It can even be thought that radium could become very dangerous in criminal hands, and here the question can be raised whether mankind benefits from knowing the secrets of Nature, whether it is ready to profit from it or whether this knowledge will not be harmful for it. The example of the discoveries of Nobel is characteristic, as powerful explosives have enabled man to do wonderful work. They are also a terrible means of destruction in the hands of great criminals who lead the peoples towards war.
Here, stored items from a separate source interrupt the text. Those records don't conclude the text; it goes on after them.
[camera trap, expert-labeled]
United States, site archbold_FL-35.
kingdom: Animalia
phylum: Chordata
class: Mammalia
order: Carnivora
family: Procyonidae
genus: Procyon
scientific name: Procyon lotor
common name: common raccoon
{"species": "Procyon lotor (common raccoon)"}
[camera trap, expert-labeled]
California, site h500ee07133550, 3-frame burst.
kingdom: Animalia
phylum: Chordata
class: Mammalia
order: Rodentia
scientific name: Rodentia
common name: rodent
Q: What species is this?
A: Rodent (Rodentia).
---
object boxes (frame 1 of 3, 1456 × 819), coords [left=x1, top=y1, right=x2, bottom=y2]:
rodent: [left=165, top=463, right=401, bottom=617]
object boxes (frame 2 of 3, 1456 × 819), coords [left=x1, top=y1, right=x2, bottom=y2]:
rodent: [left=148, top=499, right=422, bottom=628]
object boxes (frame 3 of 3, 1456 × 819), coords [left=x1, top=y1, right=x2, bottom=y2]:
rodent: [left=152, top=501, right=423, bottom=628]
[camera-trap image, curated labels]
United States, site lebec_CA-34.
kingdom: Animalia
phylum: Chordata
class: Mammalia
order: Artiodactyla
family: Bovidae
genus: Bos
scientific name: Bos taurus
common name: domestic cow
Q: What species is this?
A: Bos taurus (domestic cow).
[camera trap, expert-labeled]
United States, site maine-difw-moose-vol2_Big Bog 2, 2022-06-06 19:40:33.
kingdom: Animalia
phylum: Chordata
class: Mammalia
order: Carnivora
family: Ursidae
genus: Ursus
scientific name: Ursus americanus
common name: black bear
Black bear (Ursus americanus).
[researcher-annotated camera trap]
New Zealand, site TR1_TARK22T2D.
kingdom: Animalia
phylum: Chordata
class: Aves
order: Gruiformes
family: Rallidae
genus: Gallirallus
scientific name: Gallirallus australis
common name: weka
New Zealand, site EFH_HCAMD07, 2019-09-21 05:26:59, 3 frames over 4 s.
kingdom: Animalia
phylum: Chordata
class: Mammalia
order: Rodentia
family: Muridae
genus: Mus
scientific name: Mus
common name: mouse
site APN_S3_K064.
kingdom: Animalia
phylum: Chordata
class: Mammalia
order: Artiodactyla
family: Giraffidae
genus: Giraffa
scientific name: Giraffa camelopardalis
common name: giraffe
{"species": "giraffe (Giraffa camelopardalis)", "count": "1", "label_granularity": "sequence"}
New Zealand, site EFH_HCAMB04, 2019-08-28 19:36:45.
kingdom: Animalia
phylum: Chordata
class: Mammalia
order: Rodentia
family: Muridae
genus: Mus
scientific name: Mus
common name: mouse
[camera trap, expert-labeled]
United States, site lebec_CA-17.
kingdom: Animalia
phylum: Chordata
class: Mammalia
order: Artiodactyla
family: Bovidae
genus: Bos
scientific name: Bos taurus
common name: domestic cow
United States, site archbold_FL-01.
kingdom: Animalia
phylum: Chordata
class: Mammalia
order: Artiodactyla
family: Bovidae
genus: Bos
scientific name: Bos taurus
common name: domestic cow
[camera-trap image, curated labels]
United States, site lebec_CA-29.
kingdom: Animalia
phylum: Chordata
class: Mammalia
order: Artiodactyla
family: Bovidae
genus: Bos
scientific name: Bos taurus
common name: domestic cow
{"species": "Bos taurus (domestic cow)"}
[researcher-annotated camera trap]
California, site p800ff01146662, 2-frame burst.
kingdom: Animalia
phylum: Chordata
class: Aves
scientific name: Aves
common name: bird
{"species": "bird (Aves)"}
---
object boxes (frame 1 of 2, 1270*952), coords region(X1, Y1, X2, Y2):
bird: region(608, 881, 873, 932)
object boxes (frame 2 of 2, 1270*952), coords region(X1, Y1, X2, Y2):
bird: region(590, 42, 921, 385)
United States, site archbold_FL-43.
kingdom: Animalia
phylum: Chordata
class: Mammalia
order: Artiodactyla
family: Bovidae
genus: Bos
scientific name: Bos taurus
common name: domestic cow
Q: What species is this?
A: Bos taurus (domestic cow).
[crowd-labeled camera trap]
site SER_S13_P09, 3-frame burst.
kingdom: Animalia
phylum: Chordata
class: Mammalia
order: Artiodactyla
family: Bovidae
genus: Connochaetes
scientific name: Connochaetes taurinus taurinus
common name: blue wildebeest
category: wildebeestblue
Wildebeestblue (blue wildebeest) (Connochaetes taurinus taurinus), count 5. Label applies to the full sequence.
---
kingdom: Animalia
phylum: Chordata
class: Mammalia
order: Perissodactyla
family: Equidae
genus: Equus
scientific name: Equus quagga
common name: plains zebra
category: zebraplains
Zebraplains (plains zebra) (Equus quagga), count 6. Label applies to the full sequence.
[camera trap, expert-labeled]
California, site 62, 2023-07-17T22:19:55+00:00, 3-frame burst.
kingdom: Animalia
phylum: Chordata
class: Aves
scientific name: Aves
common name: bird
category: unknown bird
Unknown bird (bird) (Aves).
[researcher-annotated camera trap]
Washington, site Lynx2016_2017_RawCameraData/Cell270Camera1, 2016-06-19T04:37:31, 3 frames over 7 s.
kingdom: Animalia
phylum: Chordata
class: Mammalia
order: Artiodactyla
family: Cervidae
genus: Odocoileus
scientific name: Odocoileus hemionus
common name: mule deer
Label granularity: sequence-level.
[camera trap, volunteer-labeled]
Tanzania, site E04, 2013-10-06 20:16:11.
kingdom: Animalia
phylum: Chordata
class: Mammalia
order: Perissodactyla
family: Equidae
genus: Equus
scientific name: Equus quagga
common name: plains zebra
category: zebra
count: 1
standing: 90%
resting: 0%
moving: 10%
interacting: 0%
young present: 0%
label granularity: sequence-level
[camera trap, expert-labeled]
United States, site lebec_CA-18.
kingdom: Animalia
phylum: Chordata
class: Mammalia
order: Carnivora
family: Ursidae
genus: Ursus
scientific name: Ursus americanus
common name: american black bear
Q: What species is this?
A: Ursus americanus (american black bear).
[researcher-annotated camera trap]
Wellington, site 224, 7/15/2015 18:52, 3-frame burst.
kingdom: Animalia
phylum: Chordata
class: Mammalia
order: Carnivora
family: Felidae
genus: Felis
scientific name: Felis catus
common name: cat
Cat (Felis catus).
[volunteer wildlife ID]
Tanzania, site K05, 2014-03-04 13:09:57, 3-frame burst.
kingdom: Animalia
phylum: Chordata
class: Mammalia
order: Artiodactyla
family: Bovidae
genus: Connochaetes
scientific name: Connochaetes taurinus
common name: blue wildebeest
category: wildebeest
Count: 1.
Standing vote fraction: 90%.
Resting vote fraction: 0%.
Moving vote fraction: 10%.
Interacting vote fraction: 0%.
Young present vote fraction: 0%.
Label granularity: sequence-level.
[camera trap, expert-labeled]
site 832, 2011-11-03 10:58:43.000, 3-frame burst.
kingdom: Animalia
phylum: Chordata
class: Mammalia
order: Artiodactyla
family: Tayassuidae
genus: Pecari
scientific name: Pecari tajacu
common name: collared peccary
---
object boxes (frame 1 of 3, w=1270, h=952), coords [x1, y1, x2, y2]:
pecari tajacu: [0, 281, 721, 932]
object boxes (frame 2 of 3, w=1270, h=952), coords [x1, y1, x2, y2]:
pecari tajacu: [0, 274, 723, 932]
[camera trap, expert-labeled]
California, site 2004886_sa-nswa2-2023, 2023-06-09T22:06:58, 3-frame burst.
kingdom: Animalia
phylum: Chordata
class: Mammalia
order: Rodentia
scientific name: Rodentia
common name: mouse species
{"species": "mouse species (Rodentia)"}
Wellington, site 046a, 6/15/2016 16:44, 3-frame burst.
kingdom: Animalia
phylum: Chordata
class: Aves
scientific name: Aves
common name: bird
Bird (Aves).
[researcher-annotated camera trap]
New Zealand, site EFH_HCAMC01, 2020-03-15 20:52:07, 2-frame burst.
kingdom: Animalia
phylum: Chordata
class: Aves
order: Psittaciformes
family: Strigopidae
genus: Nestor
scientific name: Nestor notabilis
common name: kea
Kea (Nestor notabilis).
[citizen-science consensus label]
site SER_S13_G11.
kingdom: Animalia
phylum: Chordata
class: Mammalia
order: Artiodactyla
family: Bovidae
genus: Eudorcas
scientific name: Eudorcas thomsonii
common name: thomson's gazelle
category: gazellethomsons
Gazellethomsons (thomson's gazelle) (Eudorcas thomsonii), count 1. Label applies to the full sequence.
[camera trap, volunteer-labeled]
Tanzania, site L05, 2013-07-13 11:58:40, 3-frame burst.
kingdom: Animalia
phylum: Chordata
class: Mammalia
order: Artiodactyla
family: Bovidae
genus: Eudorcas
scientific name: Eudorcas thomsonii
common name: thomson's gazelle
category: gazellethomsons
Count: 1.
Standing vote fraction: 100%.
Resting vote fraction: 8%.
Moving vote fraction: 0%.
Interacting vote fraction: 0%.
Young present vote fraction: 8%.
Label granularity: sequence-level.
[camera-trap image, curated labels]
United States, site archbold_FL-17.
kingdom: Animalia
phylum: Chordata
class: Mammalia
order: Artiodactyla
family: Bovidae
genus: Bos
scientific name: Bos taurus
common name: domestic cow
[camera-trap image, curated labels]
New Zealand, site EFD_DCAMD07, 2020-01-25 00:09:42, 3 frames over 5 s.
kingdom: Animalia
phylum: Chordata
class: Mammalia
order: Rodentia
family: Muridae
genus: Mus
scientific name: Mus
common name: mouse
I am one of those who believe with Nobel that mankind will derive more good than harm from the new discoveries.
— Pierre Curie
'Radioactive Substances, Especially Radium', Nobel Lecture, 6 June 1905. In Nobel Lectures: Physics 1901-1921 (1967), 78.
Curie's studies of radioactive substances were made together with his wife, whom he married in 1895. They were achieved under conditions of much hardship - barely adequate laboratory facilities and under the stress of having to do much teaching in order to earn their livelihood. They announced the discovery of radium and polonium by fractionation of pitchblende in 1898 and later they did much to elucidate the properties of radium and its transformation products. Their work in this era formed the basis for much of the subsequent research in nuclear physics and chemistry. Together they were awarded half of the Nobel Prize for Physics in 1903 on account of their study into the spontaneous radiation discovered by Becquerel, who was awarded the other half of the Prize.